As the matter stands, it is doubtful as regards many gulfs and bays whether they are territorial or not. Examples of territorial bays in Europe are: The Zuider Zee is Dutch; the Frische Haff, the Kurische Haff, and the Bay of Stettin, in the Baltic, are German, as is also the Jade Bay in the North Sea. The whole matter calls for an international congress to settle the question once for all which gulfs and bays are to be considered territorial. And it must be specially observed that it is hardly possible that Great Britain would still, as she formerly did for centuries, claim the territorial character of the so-called King's Chambers,[349] which include portions of the sea between lines drawn from headland to headland.

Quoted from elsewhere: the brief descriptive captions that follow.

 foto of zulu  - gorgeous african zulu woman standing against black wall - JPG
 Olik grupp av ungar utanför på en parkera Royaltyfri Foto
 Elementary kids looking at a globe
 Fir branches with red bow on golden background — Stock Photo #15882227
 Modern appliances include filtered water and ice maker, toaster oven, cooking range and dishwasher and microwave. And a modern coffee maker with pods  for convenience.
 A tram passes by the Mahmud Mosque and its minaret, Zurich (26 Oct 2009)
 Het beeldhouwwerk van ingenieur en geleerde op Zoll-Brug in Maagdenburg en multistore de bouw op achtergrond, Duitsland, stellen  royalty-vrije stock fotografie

[349] Whereas Hall (§ 41, p. 162) says: "England would, no doubt, not attempt any longer to assert a right of property over the King's Chambers," Phillimore (I. § 200) still keeps up this claim. The attitude of the British Government in the Moray Firth Case—see below, p. [264]—would seem to demonstrate that this claim is no longer upheld. See also Lawrence, § 87, and Westlake, I. p. 188.

Non-territorial Gulfs and Bays.

§ 192. Gulfs and bays surrounded by the land of one and the same littoral State whose entrance is so wide that it cannot be commanded by coast batteries, and, further, all gulfs and bays enclosed by the land of more than one littoral State, however narrow their entrance may be, are non-territorial. They are parts of the Open Sea, the marginal belt inside the gulfs and bays excepted. They can never be appropriated, they are in time of peace and war open to vessels of all nations including men-of-war, and foreign fishing vessels cannot, therefore, be compelled to comply with municipal regulations of the littoral State concerning the mode of fishing.

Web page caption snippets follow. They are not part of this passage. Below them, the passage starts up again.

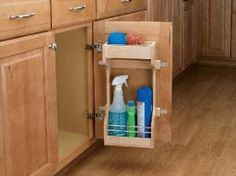 """13-1/2 inch Wood Door Storage Organizer. The sink base door storage organizer is a handy unit that stores cleaning supplies on the door of your under sink cabinet. Scrubbing tools and scouring pads store neatly away in one handy compartment. The upper shelf holds your small scrubbers and the tray insert is removable for easy cleanup! Wood Classic Sink Base Door Storage Organizer designed for 36"""" Sink Base Cabinets."""
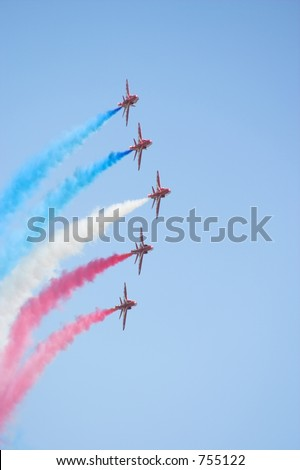 Formation flight of the Royal Air Force Aerobatics team the Red Arrows - stock photo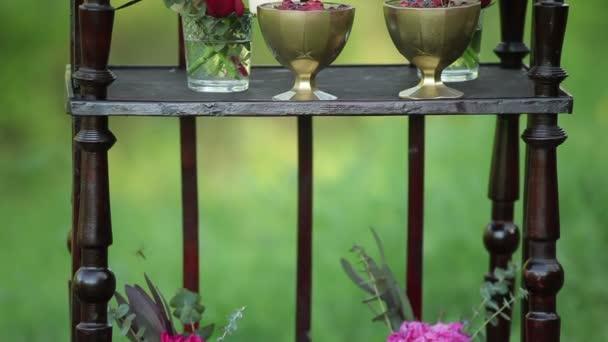 Na starožitné dřevěné stojí malá kytice růží a svatební dort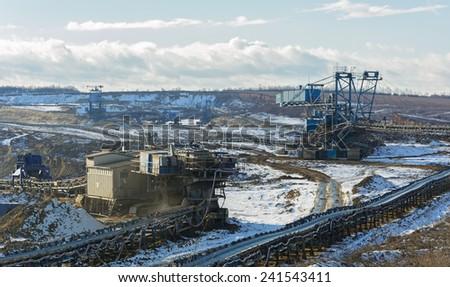 Opencast coal mine winter season - stock photo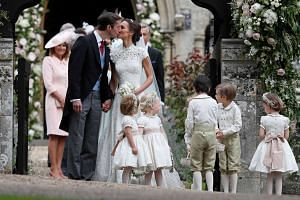 Pippa Middleton and James Matthews kiss after their wedding at St Mark's Church in Englefield, Britain on May 20, 2017.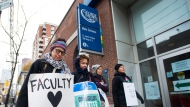 Teachers and faculty staff of the Ontario Public Service Employees Union walk the picket line at George Brown College in Toronto on Thursday, November 16, 2017. Ontario's striking college facility voted to reject a contract offer and continue their nearly five-week job action. The 12,000 college professors, instructors, counsellors, and librarians have been off the job since Oct. 15, leaving some 500,000 students out of class. THE CANADIAN PRESS/Nathan Denette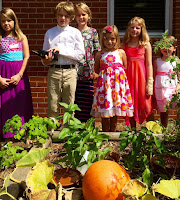children stand in a row behind a wildly growing garden with large pumpkin in foreground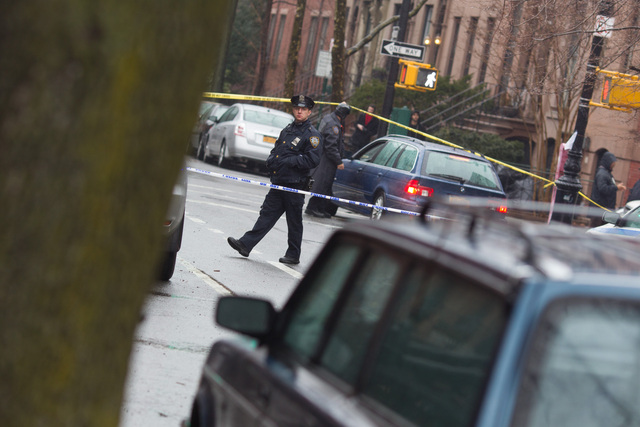 <p>An officer watches the intersection of Clinton Street, near Sackett Street, in Brooklyn after a woman was found with a head wound on Feb. 22, 2013.</p>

An illustrative case is that of the fisheries in the Moray Firth. By article 6 of the Herring[350] Fishery (Scotland) Act, 1889, beam and otter trawling is prohibited within certain limits of the Scotch coast, and the Moray Firth inside a line drawn from Duncansby Head in Caithness to Rattray Point in Aberdeenshire is included in the prohibited area. In 1905, Mortensen, the captain of a Norwegian fishing vessel, but a Danish subject, was prosecuted for an offence against the above-mentioned article 6, convicted, and fined by the Sheriff Court at Dornoch, although he contended that the incriminating act was committed outside three miles from the coast. He appealed to the High Court of Justiciary, which,[351] however, confirmed the verdict of the Sheriff Court, correctly asserting that, whether or not the Moray Firth could be considered as a British territorial bay, the Court was bound by a British Act of Parliament even if such Act violates a rule of International Law. The British Government, while recognising that the Scotch Courts were bound by the Act of Parliament concerned, likewise recognised that, the Moray Firth not being a British territorial bay, foreign fishing vessels could not be compelled to comply with an Act of Parliament regulating the mode of fishing in the Moray Firth outside three miles from the coast, and therefore remitted Mortensen's fine. To remedy the conflict between article 6 of the above-mentioned Herring Fishery (Scotland) Act, 1889, and the requirements of International Law, Parliament passed the Trawling in Prohibited Areas Prevention Act,[352] 1909, according to which no prosecution can take place for the exercise of prohibited fishing methods outside the three miles from the coast, but the fish so caught may not be landed or sold in the United Kingdom.[353]

[350] 52 and 53 Vict. c. 23.

[351] Mortensen v. Peters, "The Scotch Law Times Reports," vol. 14, p. 227.